Friday, November 18, 2011

Rahul Gandhi Warns Nation against Globalisation


Rahul Gandhi’s subtle but outspoken voice has once again woven echoes of curiosity and reasoning. The Congress scion, widely seen as India's prime minister-in-waiting, has sounded a stark warning about globalisation, saying it "excludes as much as includes".
Rahul, 41, made the remarks while giving the 20th anniversary lecture of the Rajiv Gandhi Institute for Contemporary Studies in New Delhi. "The local networks that protected them no longer exist," he added.

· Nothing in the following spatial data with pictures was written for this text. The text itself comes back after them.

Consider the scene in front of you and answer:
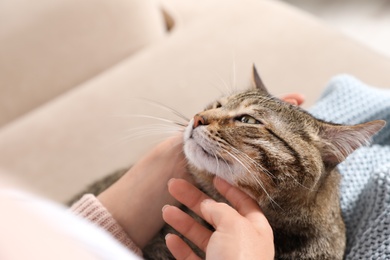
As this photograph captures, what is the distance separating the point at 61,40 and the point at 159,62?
35cm

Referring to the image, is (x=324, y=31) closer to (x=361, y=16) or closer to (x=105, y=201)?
(x=105, y=201)

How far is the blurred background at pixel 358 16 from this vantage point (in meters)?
2.46

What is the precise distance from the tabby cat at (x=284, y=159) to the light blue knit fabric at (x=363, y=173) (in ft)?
0.22

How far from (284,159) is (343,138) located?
0.42 ft

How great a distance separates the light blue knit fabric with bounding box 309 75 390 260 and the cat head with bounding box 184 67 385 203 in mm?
140

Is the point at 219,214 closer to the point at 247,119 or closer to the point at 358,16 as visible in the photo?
the point at 247,119

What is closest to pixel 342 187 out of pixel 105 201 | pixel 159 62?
pixel 105 201

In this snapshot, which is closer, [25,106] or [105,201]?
[105,201]

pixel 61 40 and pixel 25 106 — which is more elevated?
pixel 61 40

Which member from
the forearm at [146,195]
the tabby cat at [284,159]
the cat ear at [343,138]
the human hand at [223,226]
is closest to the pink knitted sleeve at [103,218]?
the forearm at [146,195]

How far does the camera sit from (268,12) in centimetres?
166

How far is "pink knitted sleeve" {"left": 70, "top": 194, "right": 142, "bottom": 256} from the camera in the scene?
0.94 meters

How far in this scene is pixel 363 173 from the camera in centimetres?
107

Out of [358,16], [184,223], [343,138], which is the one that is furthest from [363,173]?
[358,16]
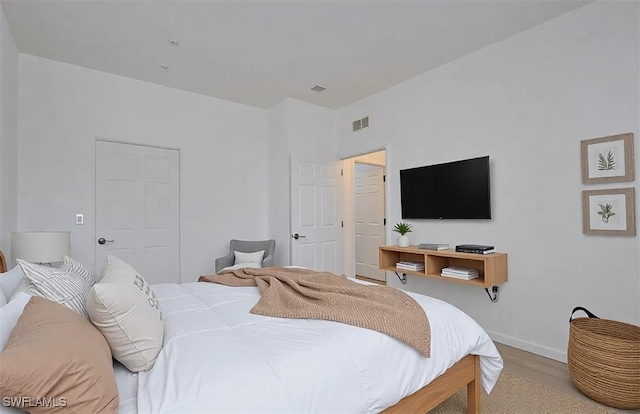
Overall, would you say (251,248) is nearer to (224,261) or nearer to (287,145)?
(224,261)

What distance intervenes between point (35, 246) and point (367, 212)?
15.3 ft

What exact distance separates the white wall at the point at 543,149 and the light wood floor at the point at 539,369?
11 centimetres

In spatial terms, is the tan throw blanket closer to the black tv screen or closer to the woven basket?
the woven basket

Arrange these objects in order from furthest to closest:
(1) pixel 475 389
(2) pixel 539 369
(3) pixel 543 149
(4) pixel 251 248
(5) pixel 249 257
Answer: (4) pixel 251 248 < (5) pixel 249 257 < (3) pixel 543 149 < (2) pixel 539 369 < (1) pixel 475 389

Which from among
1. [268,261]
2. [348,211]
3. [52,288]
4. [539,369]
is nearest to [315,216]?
[348,211]

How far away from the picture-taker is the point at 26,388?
76cm

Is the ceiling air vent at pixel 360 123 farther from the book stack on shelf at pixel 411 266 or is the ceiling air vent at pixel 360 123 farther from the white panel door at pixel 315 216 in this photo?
the book stack on shelf at pixel 411 266

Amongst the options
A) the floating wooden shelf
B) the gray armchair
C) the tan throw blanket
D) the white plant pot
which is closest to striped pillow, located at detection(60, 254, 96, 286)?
the tan throw blanket

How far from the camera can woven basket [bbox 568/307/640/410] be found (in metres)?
1.91

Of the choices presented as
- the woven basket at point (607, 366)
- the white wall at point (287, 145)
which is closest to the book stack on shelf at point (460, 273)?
the woven basket at point (607, 366)

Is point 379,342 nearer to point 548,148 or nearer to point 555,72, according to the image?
point 548,148

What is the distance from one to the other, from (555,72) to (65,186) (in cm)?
470

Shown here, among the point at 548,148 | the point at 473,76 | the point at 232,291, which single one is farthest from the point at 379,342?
the point at 473,76

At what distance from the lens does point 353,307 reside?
1569 mm
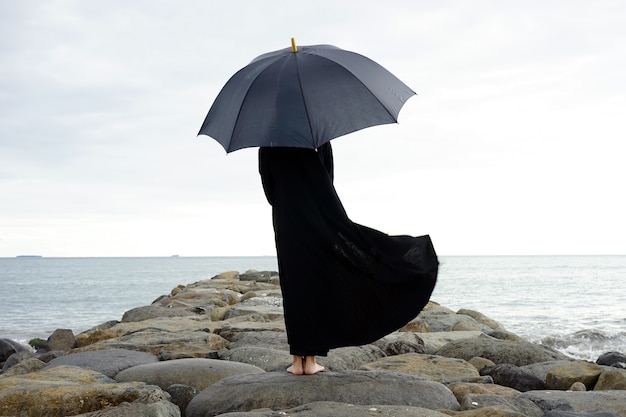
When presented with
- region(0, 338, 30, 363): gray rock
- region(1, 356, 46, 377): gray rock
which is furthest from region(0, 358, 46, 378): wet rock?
region(0, 338, 30, 363): gray rock

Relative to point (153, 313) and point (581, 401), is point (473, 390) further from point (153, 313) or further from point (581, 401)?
point (153, 313)

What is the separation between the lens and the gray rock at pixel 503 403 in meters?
4.19

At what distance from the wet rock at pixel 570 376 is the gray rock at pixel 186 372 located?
243 cm

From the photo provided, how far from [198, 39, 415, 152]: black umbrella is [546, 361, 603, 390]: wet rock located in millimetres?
2831

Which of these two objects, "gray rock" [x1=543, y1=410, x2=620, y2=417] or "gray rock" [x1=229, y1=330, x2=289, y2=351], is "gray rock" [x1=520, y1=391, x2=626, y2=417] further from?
"gray rock" [x1=229, y1=330, x2=289, y2=351]

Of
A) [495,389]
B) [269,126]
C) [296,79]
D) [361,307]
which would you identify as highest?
[296,79]

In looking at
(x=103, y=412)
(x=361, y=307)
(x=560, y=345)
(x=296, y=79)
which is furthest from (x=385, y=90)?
(x=560, y=345)

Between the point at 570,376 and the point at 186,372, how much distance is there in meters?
3.04

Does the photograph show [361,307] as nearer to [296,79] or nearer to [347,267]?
[347,267]

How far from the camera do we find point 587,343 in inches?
558

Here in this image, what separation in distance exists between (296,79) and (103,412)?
2.17 metres

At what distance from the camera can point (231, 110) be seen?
443 cm

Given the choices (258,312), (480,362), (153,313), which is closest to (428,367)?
(480,362)

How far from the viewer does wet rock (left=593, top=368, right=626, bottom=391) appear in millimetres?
5496
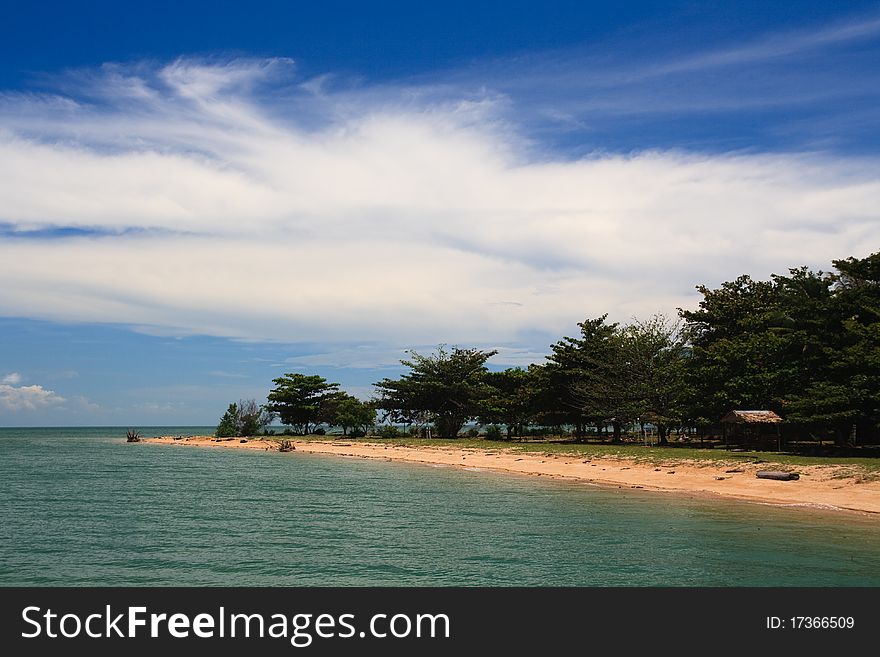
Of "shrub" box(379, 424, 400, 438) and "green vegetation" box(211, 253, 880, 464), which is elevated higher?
"green vegetation" box(211, 253, 880, 464)

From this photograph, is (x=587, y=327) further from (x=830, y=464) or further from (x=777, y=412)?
(x=830, y=464)

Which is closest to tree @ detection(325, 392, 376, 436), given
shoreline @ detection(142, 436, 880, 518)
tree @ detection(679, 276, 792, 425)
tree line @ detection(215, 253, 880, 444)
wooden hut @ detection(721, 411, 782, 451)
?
tree line @ detection(215, 253, 880, 444)

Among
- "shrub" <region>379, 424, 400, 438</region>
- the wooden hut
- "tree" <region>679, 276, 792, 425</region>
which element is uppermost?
"tree" <region>679, 276, 792, 425</region>

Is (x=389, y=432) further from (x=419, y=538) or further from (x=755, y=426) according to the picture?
(x=419, y=538)

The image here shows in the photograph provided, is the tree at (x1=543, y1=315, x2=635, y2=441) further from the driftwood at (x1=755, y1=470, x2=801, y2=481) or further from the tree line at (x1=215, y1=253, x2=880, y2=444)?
the driftwood at (x1=755, y1=470, x2=801, y2=481)

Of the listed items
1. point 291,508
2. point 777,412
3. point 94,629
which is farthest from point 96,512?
point 777,412

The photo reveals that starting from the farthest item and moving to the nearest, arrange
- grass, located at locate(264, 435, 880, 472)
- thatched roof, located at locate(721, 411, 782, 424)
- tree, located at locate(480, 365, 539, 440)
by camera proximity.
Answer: tree, located at locate(480, 365, 539, 440)
thatched roof, located at locate(721, 411, 782, 424)
grass, located at locate(264, 435, 880, 472)

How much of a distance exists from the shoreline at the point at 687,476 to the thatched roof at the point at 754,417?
606 cm

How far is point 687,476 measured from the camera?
108ft

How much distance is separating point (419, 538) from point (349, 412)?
65.1 metres

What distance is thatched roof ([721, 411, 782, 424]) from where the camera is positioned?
39.8 metres

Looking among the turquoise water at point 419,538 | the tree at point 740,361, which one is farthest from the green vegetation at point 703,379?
the turquoise water at point 419,538

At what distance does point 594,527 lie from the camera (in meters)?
21.1

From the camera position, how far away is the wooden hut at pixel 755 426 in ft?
131
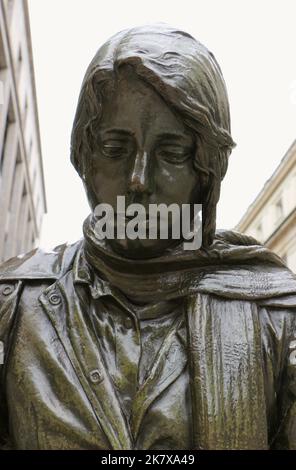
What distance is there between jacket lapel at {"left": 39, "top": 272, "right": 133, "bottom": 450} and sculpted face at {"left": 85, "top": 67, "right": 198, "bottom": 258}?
24 cm

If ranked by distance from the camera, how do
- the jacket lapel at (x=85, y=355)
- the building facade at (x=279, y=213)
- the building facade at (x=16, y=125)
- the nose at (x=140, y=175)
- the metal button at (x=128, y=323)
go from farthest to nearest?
the building facade at (x=279, y=213), the building facade at (x=16, y=125), the metal button at (x=128, y=323), the nose at (x=140, y=175), the jacket lapel at (x=85, y=355)

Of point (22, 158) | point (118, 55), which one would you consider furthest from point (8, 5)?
point (118, 55)

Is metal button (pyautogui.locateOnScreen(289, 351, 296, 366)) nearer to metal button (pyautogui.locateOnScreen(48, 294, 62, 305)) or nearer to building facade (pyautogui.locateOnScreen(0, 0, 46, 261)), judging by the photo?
metal button (pyautogui.locateOnScreen(48, 294, 62, 305))

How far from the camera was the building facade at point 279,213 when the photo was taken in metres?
22.3

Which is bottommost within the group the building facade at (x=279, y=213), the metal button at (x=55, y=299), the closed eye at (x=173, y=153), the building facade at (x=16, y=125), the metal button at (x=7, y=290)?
the building facade at (x=279, y=213)

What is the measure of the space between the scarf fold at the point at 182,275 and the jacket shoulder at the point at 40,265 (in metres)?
0.11

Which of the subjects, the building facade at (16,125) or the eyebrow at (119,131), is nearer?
the eyebrow at (119,131)

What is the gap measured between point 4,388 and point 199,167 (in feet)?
3.07

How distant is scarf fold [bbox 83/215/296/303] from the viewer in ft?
6.02

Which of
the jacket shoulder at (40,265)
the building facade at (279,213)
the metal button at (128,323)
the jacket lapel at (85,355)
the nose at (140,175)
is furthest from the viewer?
the building facade at (279,213)

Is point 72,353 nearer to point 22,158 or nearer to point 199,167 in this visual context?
point 199,167

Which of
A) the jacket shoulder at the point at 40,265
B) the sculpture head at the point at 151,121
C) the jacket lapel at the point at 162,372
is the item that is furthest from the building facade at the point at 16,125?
the jacket lapel at the point at 162,372

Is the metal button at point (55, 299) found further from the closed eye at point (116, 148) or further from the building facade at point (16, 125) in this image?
the building facade at point (16, 125)

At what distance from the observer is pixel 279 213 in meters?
26.3
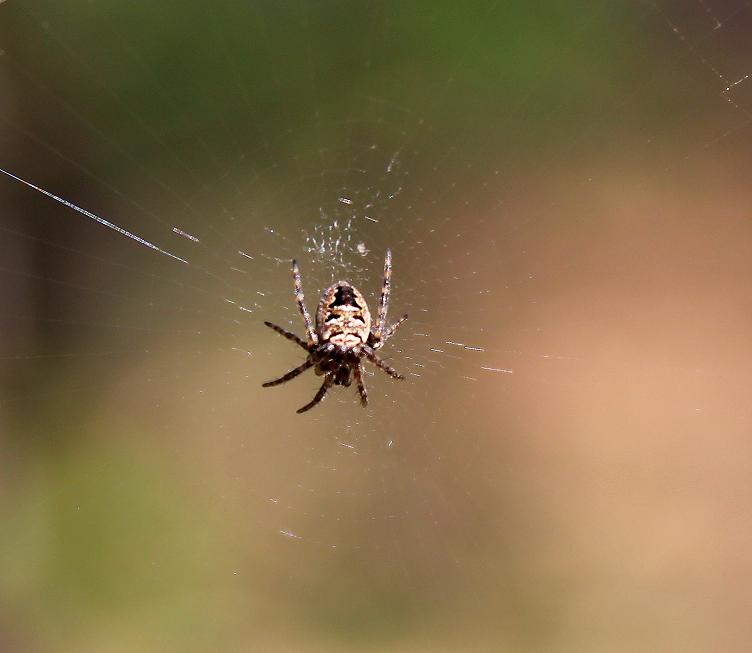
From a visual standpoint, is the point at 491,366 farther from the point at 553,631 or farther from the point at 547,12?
the point at 547,12

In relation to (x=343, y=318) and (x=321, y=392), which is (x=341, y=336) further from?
(x=321, y=392)

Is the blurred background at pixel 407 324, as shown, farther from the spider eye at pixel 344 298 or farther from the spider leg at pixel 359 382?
the spider eye at pixel 344 298

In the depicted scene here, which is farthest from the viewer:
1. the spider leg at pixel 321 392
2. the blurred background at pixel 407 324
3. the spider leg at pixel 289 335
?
the blurred background at pixel 407 324

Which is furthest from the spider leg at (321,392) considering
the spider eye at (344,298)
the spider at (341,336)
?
the spider eye at (344,298)

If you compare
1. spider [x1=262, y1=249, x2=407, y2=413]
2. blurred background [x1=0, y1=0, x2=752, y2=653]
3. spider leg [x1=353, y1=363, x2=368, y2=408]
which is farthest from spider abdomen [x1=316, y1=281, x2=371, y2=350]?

He urged people to incorporate the Buddhist idea of "compassion" into their lives to meet the challenges posed by globalisation. This notion of his driven by his secular thought and respect to all religion.
“While a new ‘mobile and dynamic’ India is emerging,” he said, "that does not mean that our success is inevitable." Rahul said there were also major areas of want and neglect in a country where three-quarters of the 1.2 billion population survive on less than $2 a day, according to the World Bank. His facts and figures were very correct and selective, as has always been.
Rahul also said that increasing urbanisation in India was leaving many people behind. "Today’s migration is tremendous and dynamic, but it is a process that leaves people bereft of justice and of rights," he said. Rahul Gandhi’s concern for the threat that globalization can become to the nation, is something to ponder over.